Finger millet is a superior staple food for human beings. Microsatellite or Simple Sequence Repeat (SSR) marker is a powerful tool for genetic mapping, diversity analysis and plant breeding. In finger millet, microsatellites show a higher level of polymorphism than other molecular marker systems. The identification and development of microsatellite markers are extremely expensive and time-consuming. Only less than 50% of SSR markers have been developed from microsatellite sequences for finger millet. Therefore, it is important to transfer SSR markers developed for related species/genus to finger millet. Cross-genome transferability is the easiest and cheapest method to develop SSR markers. Many comparative mapping studies using microsatellite markers clearly revealed the presence of synteny within the genomes of closely related species/ genus. Sufficient homology exists among several crop plant genomes in the sequences flanking the SSR loci. Thus, the SSR markers are beneficial to amplify the target regions in the finger millet genome.

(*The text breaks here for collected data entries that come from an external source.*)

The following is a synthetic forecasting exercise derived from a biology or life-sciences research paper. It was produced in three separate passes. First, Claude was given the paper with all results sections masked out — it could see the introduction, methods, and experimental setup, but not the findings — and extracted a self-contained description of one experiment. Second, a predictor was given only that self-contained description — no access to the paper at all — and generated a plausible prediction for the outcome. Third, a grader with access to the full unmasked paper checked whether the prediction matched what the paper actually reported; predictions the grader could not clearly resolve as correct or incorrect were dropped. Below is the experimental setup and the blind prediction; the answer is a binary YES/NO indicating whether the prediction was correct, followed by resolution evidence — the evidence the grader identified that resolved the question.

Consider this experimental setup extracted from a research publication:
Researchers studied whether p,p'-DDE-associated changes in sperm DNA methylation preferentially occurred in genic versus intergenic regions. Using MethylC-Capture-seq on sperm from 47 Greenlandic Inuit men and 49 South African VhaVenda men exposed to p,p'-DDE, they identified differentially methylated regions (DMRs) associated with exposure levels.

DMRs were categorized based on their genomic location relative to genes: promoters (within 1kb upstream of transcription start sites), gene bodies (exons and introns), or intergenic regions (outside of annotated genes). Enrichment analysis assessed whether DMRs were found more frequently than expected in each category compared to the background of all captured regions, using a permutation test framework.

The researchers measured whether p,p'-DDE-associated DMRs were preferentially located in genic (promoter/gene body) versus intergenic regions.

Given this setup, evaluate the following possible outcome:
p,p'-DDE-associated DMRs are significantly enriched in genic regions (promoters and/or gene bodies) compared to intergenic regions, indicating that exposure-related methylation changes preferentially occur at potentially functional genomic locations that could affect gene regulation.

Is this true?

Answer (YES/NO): NO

Many SSR markers were used for the analysis of cross-genome amplification in various plants such as Setaria italica, Pennisetum glaucum, Oryza sativa, Triticum aestivum, Zea mays and Hordeum vulgare. However, there is very little information available about cross-genome amplification of these markers in finger millet. The only limited report is available for the utilization of cross-genome amplified microsatellite markers in genetic analysis, gene mapping and other applications in finger millet. This review highlights the importance and implication of microsatellite markers such as genomic SSR (gSSR) and Expressed Sequence Tag (EST)-SSR in cross-genome analysis in finger millet. Nowadays, crop improvement has been one of the major priority areas of research in agriculture. The genome assisted breeding and genetic engineering plays a very crucial role in enhancing crop productivity. The rapid advance in molecular marker technology is helpful for crop improvement. Therefore, this review will be very helpful to the researchers for understanding the importance and implication of SSR markers in closely related species.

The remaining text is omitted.